Assigned task = From the first entry to the last, restate everything word for word and exclude pictures.

Working data =
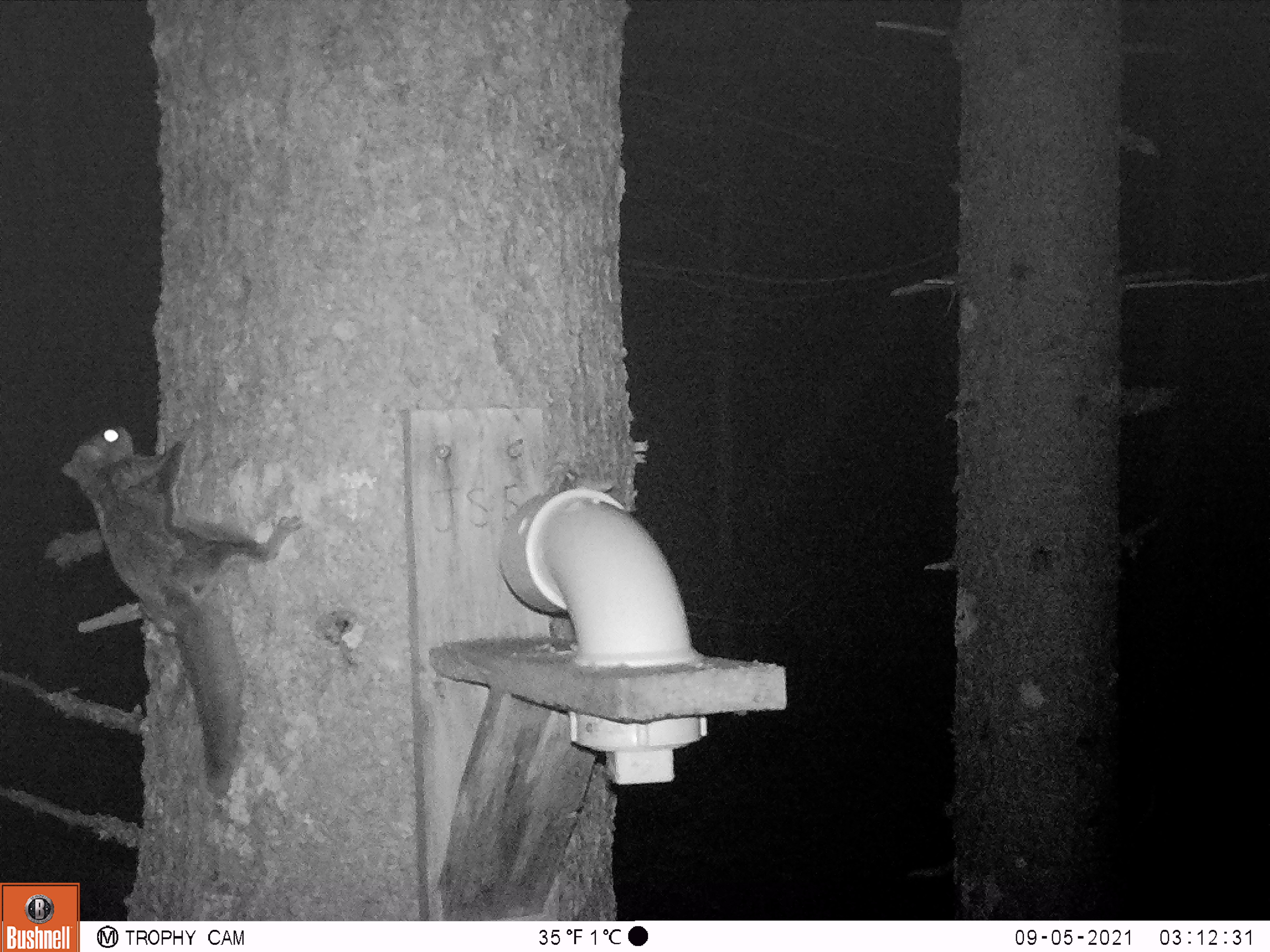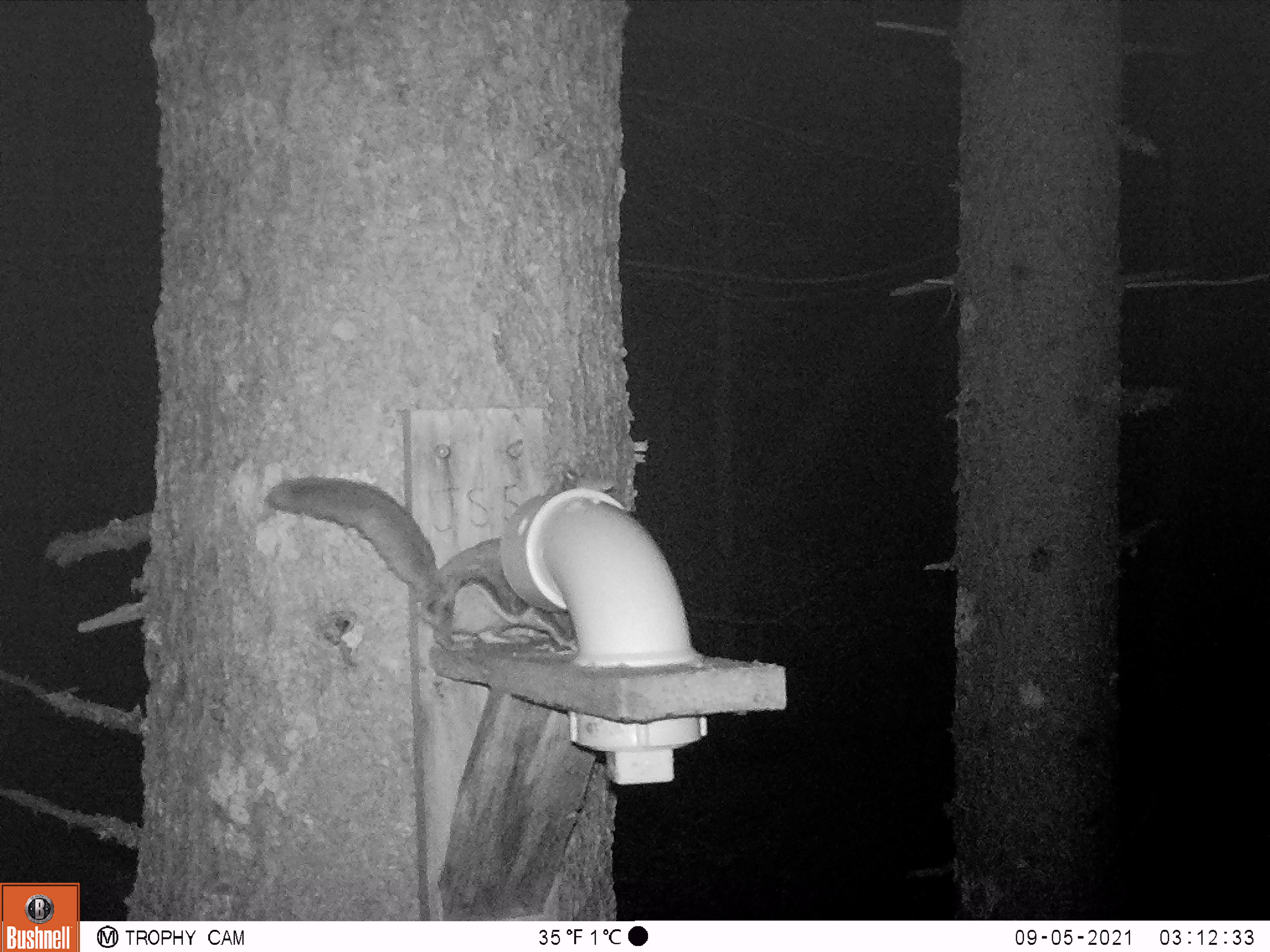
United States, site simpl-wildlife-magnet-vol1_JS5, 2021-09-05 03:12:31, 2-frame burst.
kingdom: Animalia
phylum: Chordata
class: Mammalia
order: Rodentia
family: Sciuridae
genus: Glaucomys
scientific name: Glaucomys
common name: flying squirrel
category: flying squirrel sp.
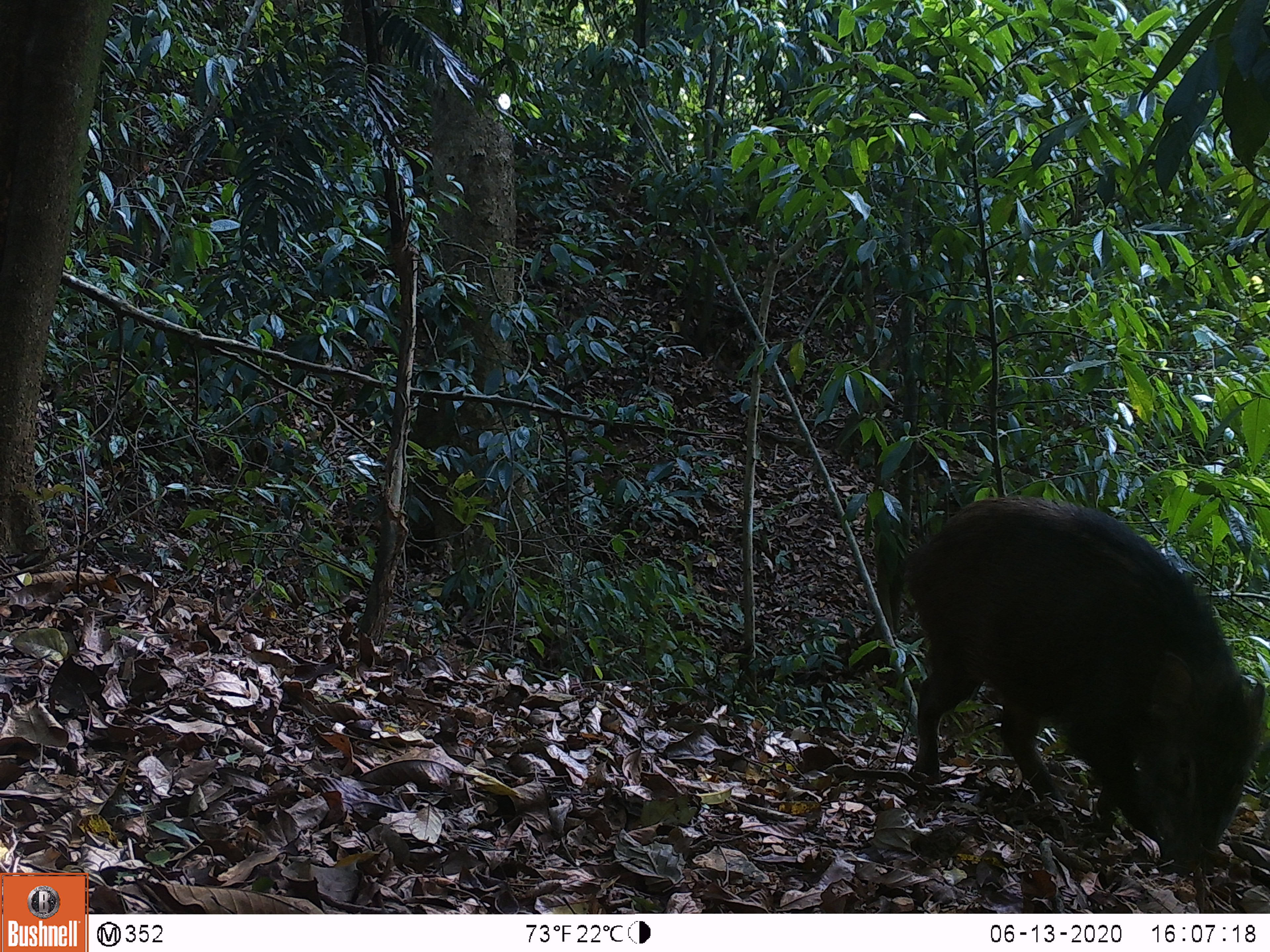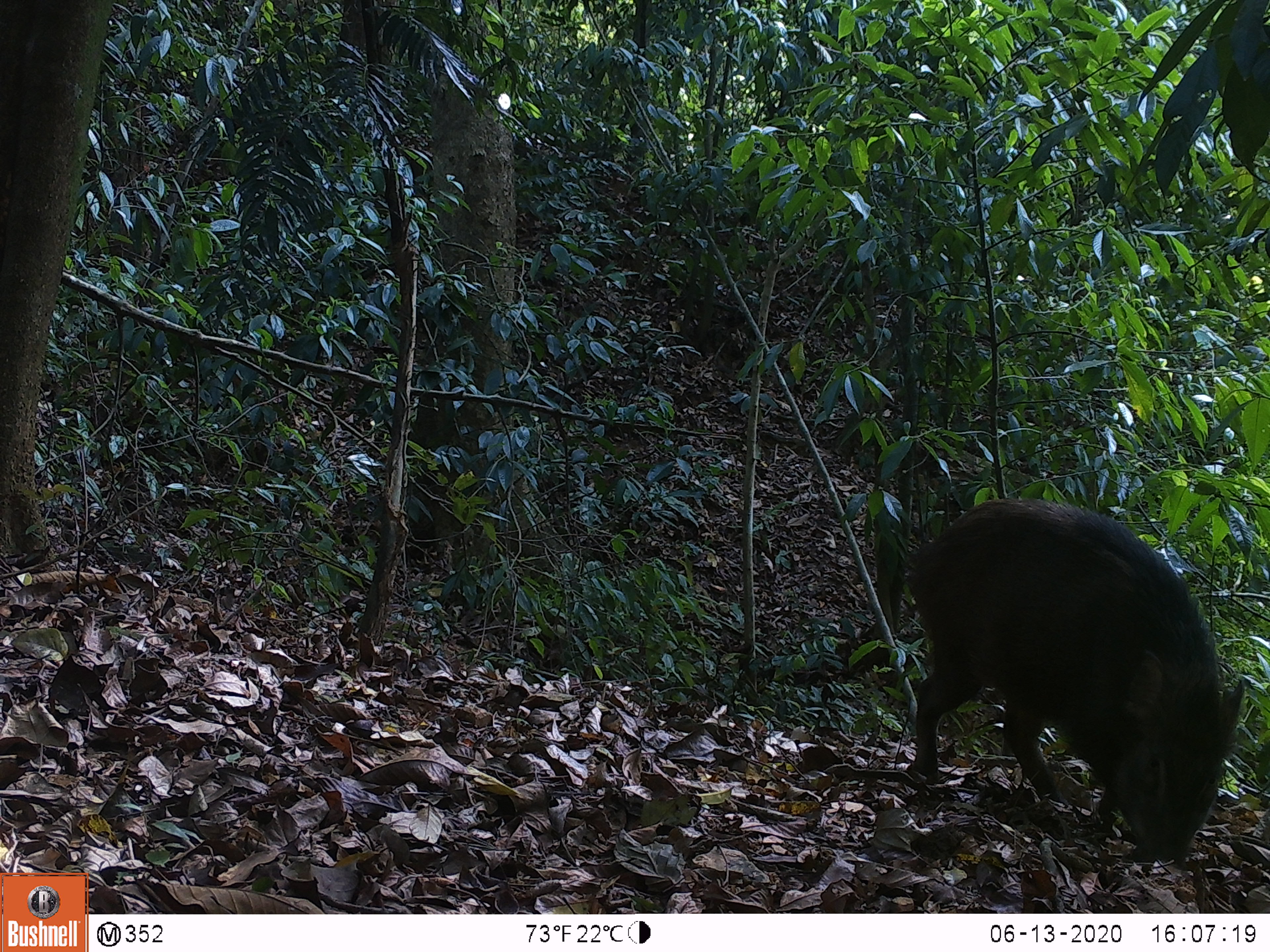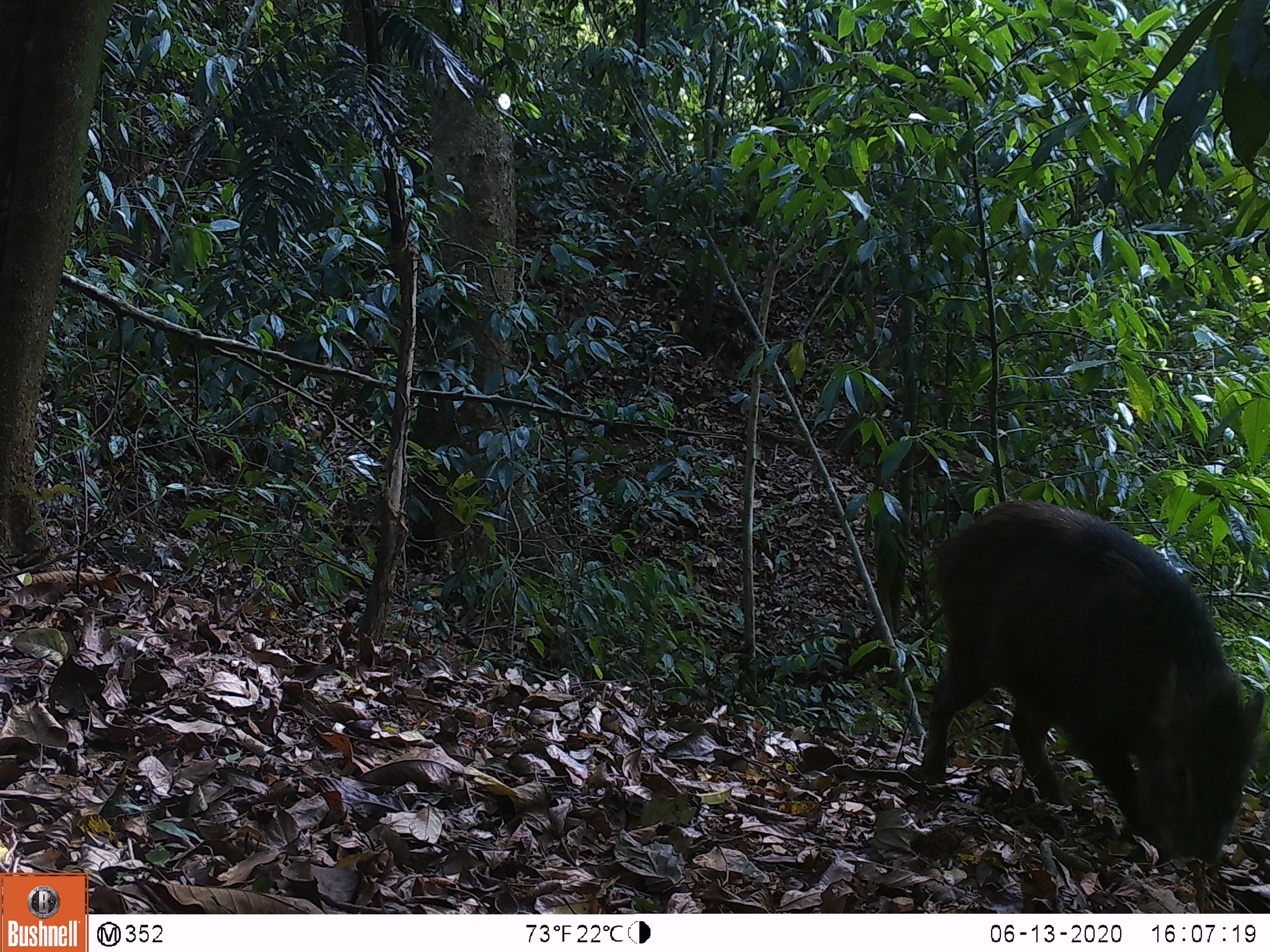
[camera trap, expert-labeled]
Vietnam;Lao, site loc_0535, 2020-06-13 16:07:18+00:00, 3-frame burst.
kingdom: Animalia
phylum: Chordata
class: Mammalia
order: Artiodactyla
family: Suidae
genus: Sus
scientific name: Sus scrofa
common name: eurasian wild pig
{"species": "eurasian wild pig (Sus scrofa)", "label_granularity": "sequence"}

Answer area =
United States, site simpl-wildlife-magnet-vol1_JS5, 2021-09-05 03:12:31, 2-frame burst.
kingdom: Animalia
phylum: Chordata
class: Mammalia
order: Rodentia
family: Sciuridae
genus: Glaucomys
scientific name: Glaucomys
common name: flying squirrel
category: flying squirrel sp.
[camera trap, expert-labeled]
Vietnam;Lao, site loc_0535, 2020-06-13 16:07:18+00:00, 3-frame burst.
kingdom: Animalia
phylum: Chordata
class: Mammalia
order: Artiodactyla
family: Suidae
genus: Sus
scientific name: Sus scrofa
common name: eurasian wild pig
{"species": "eurasian wild pig (Sus scrofa)", "label_granularity": "sequence"}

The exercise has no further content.